## Input:
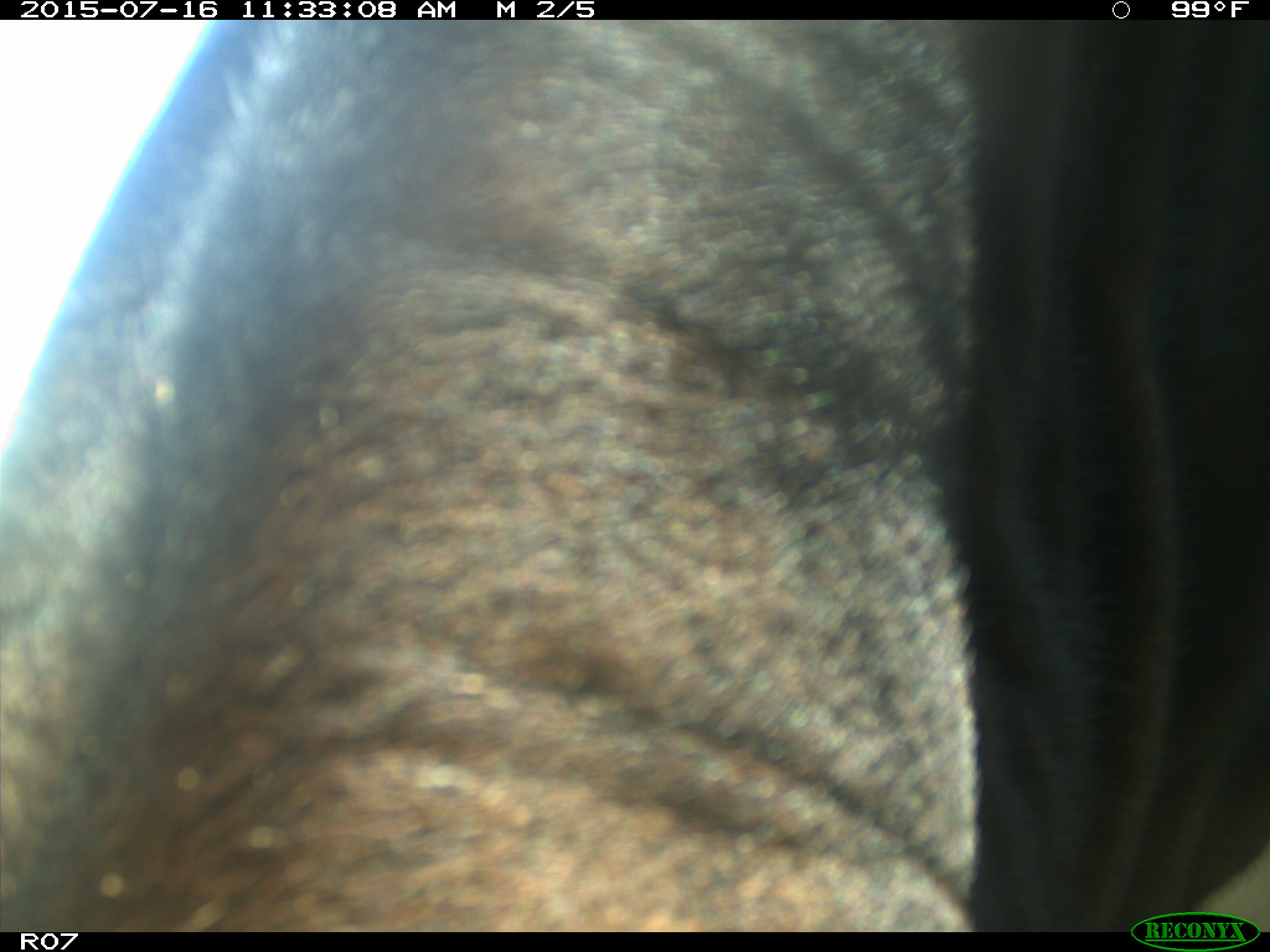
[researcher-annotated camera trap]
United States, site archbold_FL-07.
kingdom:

...

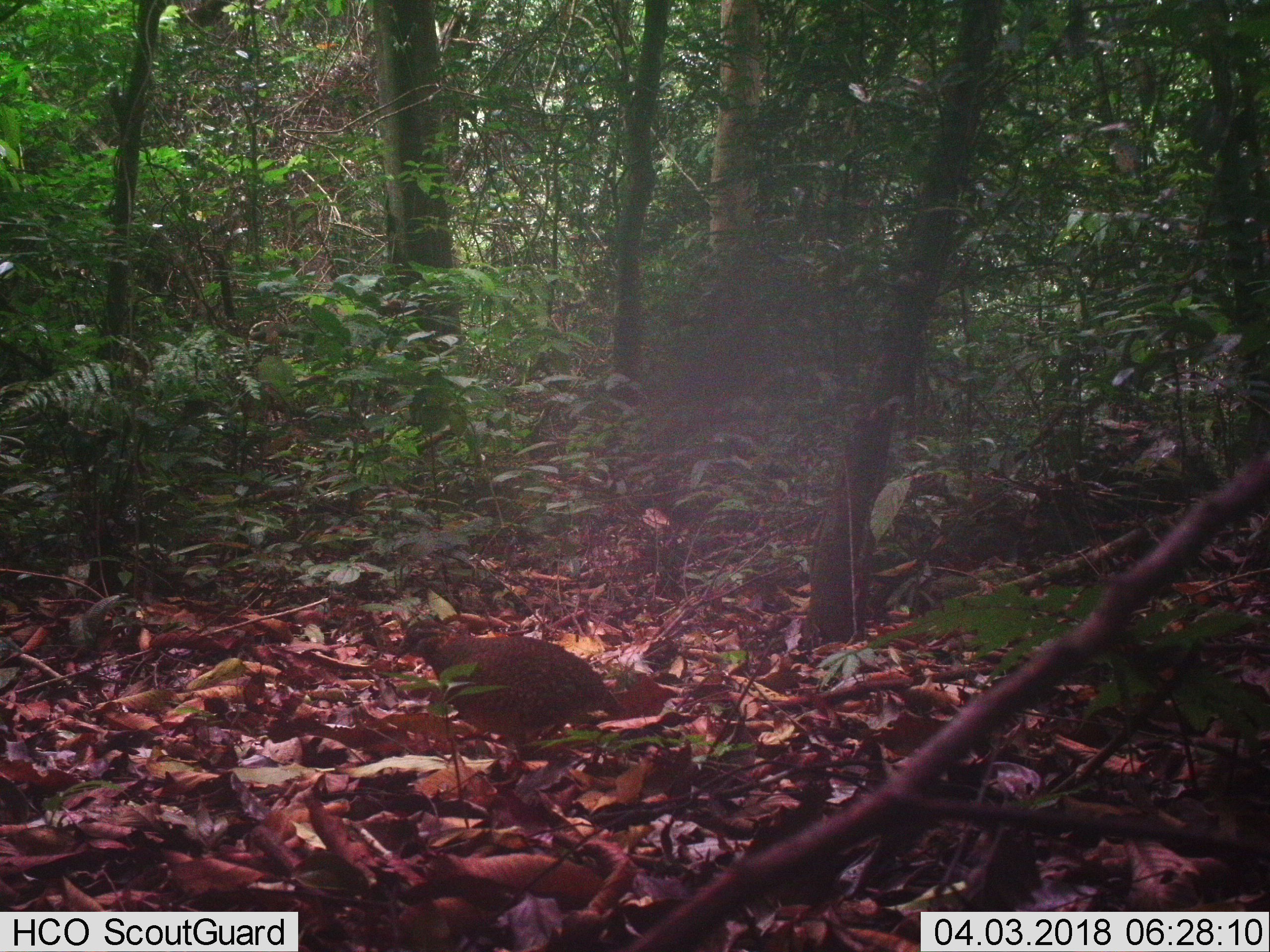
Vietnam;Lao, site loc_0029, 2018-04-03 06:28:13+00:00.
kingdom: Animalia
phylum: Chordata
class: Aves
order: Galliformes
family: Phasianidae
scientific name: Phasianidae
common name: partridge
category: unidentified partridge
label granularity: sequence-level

## Problem to work on:
Count up the lines above that include the string "site" and report nothing but that number.

## Answer to the exercise:
2